_Work to be completed_: Format every line of the entries below as a numbered list, dropping the blank lines.
──────── Excerpted records
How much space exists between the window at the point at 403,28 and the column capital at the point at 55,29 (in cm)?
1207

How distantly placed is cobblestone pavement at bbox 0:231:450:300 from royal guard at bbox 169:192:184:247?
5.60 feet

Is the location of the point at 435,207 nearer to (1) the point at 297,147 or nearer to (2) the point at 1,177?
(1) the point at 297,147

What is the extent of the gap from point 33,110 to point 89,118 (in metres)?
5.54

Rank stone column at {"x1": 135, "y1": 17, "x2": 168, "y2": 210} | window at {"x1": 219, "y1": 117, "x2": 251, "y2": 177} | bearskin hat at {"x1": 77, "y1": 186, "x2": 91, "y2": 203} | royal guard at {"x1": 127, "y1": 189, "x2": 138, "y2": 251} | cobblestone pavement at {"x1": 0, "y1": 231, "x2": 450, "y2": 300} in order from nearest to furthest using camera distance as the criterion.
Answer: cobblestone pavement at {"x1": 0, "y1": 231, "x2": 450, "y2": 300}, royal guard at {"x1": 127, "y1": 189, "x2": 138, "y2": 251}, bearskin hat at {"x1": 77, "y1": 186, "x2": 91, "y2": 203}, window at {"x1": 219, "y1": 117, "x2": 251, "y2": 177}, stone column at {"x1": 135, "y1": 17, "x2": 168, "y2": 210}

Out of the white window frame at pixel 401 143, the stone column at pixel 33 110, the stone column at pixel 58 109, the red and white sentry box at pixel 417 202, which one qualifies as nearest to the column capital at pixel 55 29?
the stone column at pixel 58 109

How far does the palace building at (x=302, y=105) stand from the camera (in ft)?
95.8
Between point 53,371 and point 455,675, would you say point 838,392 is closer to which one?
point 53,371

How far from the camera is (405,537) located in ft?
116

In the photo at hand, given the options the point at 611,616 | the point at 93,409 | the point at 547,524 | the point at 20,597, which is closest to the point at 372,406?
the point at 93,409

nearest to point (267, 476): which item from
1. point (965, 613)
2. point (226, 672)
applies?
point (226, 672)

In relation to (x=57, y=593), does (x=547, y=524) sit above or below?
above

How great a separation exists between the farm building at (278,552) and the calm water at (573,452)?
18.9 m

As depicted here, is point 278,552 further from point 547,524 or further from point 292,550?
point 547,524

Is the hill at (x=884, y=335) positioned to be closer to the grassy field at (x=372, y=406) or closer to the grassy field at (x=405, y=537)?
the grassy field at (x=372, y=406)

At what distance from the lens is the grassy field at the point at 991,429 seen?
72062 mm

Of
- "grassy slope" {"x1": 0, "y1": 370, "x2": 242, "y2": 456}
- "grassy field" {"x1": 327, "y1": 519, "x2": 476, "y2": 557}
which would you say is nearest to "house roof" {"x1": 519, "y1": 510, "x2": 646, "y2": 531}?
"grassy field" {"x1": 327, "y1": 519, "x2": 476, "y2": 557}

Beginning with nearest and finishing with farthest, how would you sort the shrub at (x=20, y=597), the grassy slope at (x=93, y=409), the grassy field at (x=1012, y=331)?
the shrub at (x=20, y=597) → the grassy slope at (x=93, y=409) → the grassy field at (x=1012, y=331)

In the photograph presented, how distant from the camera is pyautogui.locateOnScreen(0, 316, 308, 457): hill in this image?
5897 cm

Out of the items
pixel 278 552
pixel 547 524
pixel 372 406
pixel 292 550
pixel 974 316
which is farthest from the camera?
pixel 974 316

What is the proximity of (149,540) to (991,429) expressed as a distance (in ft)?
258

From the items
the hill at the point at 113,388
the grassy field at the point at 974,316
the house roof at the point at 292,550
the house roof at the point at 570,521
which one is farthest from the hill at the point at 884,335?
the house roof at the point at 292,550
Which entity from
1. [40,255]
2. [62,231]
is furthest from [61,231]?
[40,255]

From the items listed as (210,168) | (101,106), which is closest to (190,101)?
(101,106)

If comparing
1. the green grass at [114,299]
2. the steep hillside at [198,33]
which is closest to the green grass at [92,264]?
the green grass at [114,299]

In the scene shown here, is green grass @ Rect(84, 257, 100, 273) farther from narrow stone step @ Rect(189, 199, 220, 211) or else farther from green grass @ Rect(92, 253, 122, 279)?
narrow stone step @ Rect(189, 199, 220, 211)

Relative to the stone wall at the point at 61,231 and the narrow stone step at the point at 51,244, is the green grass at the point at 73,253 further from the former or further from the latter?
────────────────
_The result_:
1. How much space exists between the window at the point at 403,28 and the column capital at the point at 55,29 (in cm)?
2. 1207
3. How distantly placed is cobblestone pavement at bbox 0:231:450:300 from royal guard at bbox 169:192:184:247?
4. 5.60 feet
5. Is the location of the point at 435,207 nearer to (1) the point at 297,147 or nearer to (2) the point at 1,177?
6. (1) the point at 297,147
7. What is the extent of the gap from point 33,110 to point 89,118 (in metres)?
8. 5.54
9. Rank stone column at {"x1": 135, "y1": 17, "x2": 168, "y2": 210} | window at {"x1": 219, "y1": 117, "x2": 251, "y2": 177} | bearskin hat at {"x1": 77, "y1": 186, "x2": 91, "y2": 203} | royal guard at {"x1": 127, "y1": 189, "x2": 138, "y2": 251} | cobblestone pavement at {"x1": 0, "y1": 231, "x2": 450, "y2": 300} in order from nearest to furthest using camera distance as the criterion.
10. Answer: cobblestone pavement at {"x1": 0, "y1": 231, "x2": 450, "y2": 300}, royal guard at {"x1": 127, "y1": 189, "x2": 138, "y2": 251}, bearskin hat at {"x1": 77, "y1": 186, "x2": 91, "y2": 203}, window at {"x1": 219, "y1": 117, "x2": 251, "y2": 177}, stone column at {"x1": 135, "y1": 17, "x2": 168, "y2": 210}
11. Out of the white window frame at pixel 401 143, the stone column at pixel 33 110, the stone column at pixel 58 109, the red and white sentry box at pixel 417 202, which one qualifies as nearest to the column capital at pixel 55 29?
12. the stone column at pixel 58 109
13. How far does the palace building at (x=302, y=105) stand from the camera (in ft)?
14. 95.8
15. Between point 53,371 and point 455,675, would you say point 838,392 is closer to which one?
16. point 53,371
17. How far from the camera is (405,537) located in ft?
18. 116
19. In the photo at hand, given the options the point at 611,616 | the point at 93,409 | the point at 547,524 | the point at 20,597, which is closest to the point at 372,406?
20. the point at 93,409
21. nearest to point (267, 476): which item from
22. 1. point (965, 613)
23. 2. point (226, 672)
24. applies?
25. point (226, 672)
26. In relation to (x=57, y=593), does (x=547, y=524) sit above or below?
27. above
28. How great a separation exists between the farm building at (278,552) and the calm water at (573,452)?
29. 18.9 m
30. As depicted here, is point 278,552 further from point 547,524 or further from point 292,550?
31. point 547,524
32. Is the hill at (x=884, y=335) positioned to be closer to the grassy field at (x=372, y=406) or closer to the grassy field at (x=405, y=537)?
33. the grassy field at (x=372, y=406)
34. At what distance from the lens is the grassy field at the point at 991,429 seen?
35. 72062 mm
36. Of
37. - "grassy slope" {"x1": 0, "y1": 370, "x2": 242, "y2": 456}
38. - "grassy field" {"x1": 327, "y1": 519, "x2": 476, "y2": 557}
39. which would you say is nearest to "house roof" {"x1": 519, "y1": 510, "x2": 646, "y2": 531}?
40. "grassy field" {"x1": 327, "y1": 519, "x2": 476, "y2": 557}
41. Beginning with nearest and finishing with farthest, how would you sort the shrub at (x=20, y=597), the grassy slope at (x=93, y=409), the grassy field at (x=1012, y=331)?
42. the shrub at (x=20, y=597) → the grassy slope at (x=93, y=409) → the grassy field at (x=1012, y=331)
43. In the photograph presented, how distant from the camera is pyautogui.locateOnScreen(0, 316, 308, 457): hill in this image?
44. 5897 cm
45. Out of the items
46. pixel 278 552
47. pixel 547 524
48. pixel 372 406
49. pixel 292 550
50. pixel 974 316
51. which is farthest from the camera?
52. pixel 974 316
53. What is the proximity of (149,540) to (991,429) expressed as a distance (in ft)?
54. 258
55. From the items
56. the hill at the point at 113,388
57. the grassy field at the point at 974,316
58. the house roof at the point at 292,550
59. the house roof at the point at 570,521
60. which one is farthest from the hill at the point at 884,335?
61. the house roof at the point at 292,550
62. Which entity from
63. 1. [40,255]
64. 2. [62,231]
65. is furthest from [61,231]?
66. [40,255]
67. From the items listed as (210,168) | (101,106), which is closest to (190,101)?
68. (101,106)
69. If comparing
70. 1. the green grass at [114,299]
71. 2. the steep hillside at [198,33]
72. which is closest to the green grass at [92,264]?
73. the green grass at [114,299]
74. In the scene shown here, is green grass @ Rect(84, 257, 100, 273) farther from narrow stone step @ Rect(189, 199, 220, 211) or else farther from green grass @ Rect(92, 253, 122, 279)?
75. narrow stone step @ Rect(189, 199, 220, 211)
76. Relative to the stone wall at the point at 61,231 and the narrow stone step at the point at 51,244, is the green grass at the point at 73,253 further from the former or further from the latter?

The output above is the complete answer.